Dico “donne” anche se prima ho specificato che le donne non sono l’unica soggettività che può generare (ed è importante ricordarlo, perché non farlo complica l’esistenza alle persone trans e non binarie che chiedono di accedere all’IVG) perché l’atteggiamento culturale nei confronti dell’aborto si è formato quando la percezione dei generi era binaria, e le donne erano considerate poco più che animali da riproduzione.

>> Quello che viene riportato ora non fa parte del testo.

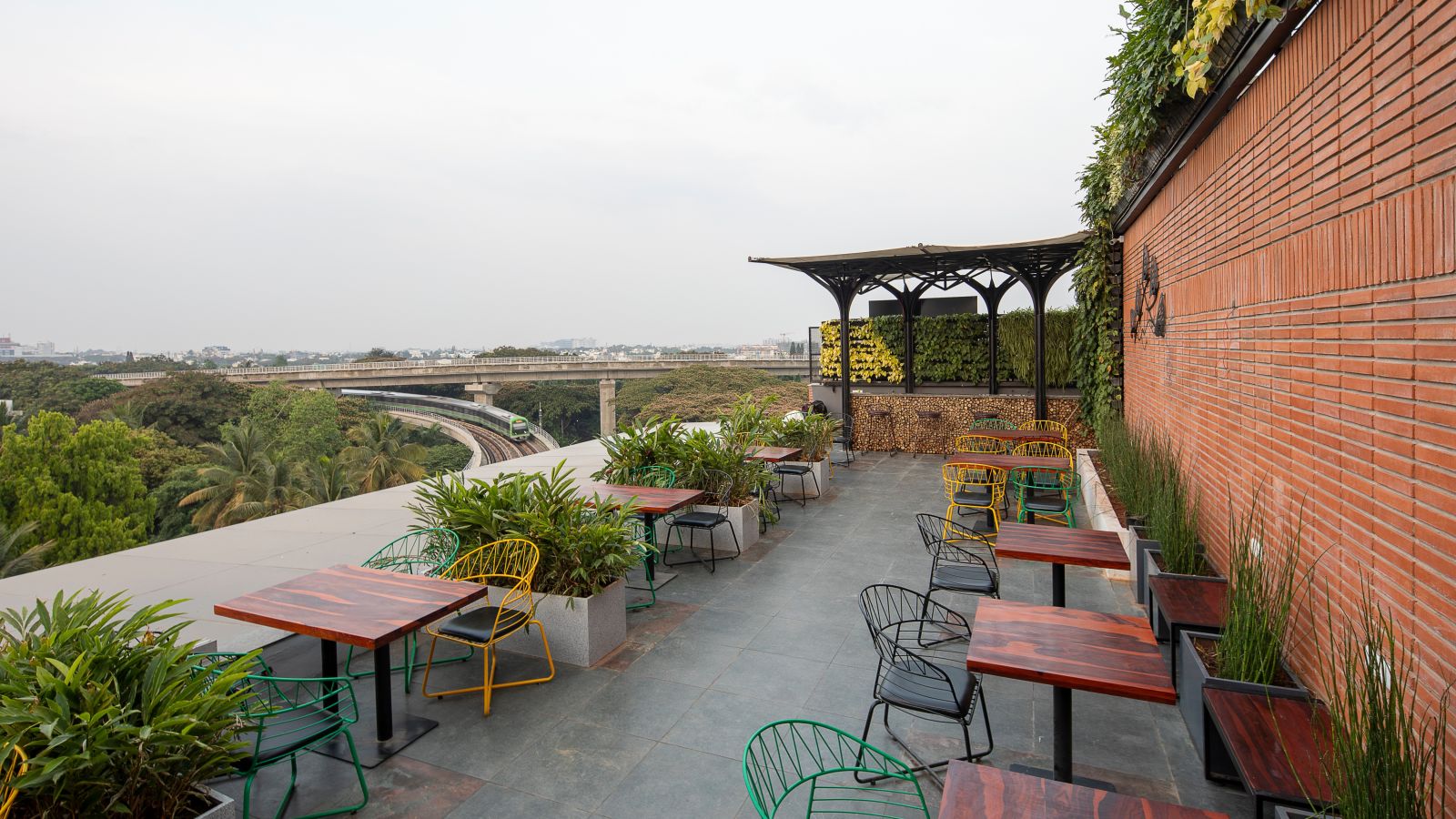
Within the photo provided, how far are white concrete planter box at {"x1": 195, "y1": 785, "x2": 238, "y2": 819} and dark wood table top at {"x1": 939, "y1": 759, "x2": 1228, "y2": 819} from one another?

Controllare la loro fertilità, la loro sessualità e la legittimità della discendenza era vitale per il mantenimento dell’assetto patriarcale: il processo di liberazione da quelle pastoie è ancora parziale, perché ancora troppa gente affida la sua identità alla quantità di potere che può agire all’interno di una struttura sociale rigida, in cui i ruoli sono distribuiti in maniera inflessibile. Ogni volta che sentite qualcuno affermare (in tono più o meno querulo) che “Il patriarcato non esiste”, state sicuri che quella persona nel patriarcato ci vive benissimo o almeno così crede.
La promulgazione della 194 non ha rimosso lo stigma intorno alla procedura abortiva: la formulazione della legge, al contrario, contribuisce ad alimentare l’idea che l’IVG non possa che essere vissuta con colpa, dolore e intima lacerazione. Una narrazione imposta a chi vuole abortire, a prescindere da come si sente, in parte proprio dal periodo di attesa (in cui si suppone che la lunga riflessione porti a scegliere il “bene”, quindi a cambiare idea) e in parte dalla retorica luttuosa con cui si circonda un intervento in realtà piuttosto comune nella vita delle donne di ogni età e classe sociale. L’aborto può quindi essere vissuto solo come violazione di un ordine naturale, e il dolore sarebbe la giusta punizione per il libero esercizio della propria sessualità. Il boicottaggio della RU 486 è legato a questo desiderio di punizione: femmina peccatrice che vuoi andare contro le leggi di Dio, abbi almeno la decenza di soffrire per guadagnartelo.
Impedire alle donne di accedere all’aborto è funzionale al mantenimento del controllo sui corpi femminili e su tutti i corpi che possono generare. Facendo un’ipotesi fantascientifica: se vivessimo in una società matriarcale, in cui le donne fossero in cima alla piramide del potere e potessero disporre dei corpi degli uomini, l’aborto sarebbe del tutto normalizzato come parte della gamma delle scelte riproduttive a disposizione dell’essere umano, la contraccezione sarebbe accessibile e sicura, e sarebbe in gran parte a carico del maschio della specie, responsabilizzato a controllare la sua fertilità per non doverne poi subire le conseguenze. Fantascienza, appunto. Distopia, si direbbe, senza pensare alle implicazioni di questa definizione rispetto alla realtà che viviamo.
Non sappiamo ancora con quale formula i francesi sceglieranno di assicurare alle cittadine della repubblica il diritto a disporre della loro fertilità. È importante però interrogarci sul perché una modifica costituzionale di questo tipo ci sembra impossibile nel paese la cui carta costituzionale assegna ancora alle donne “l’essenziale funzione” familiare. Le risposte potrebbero non piacerci.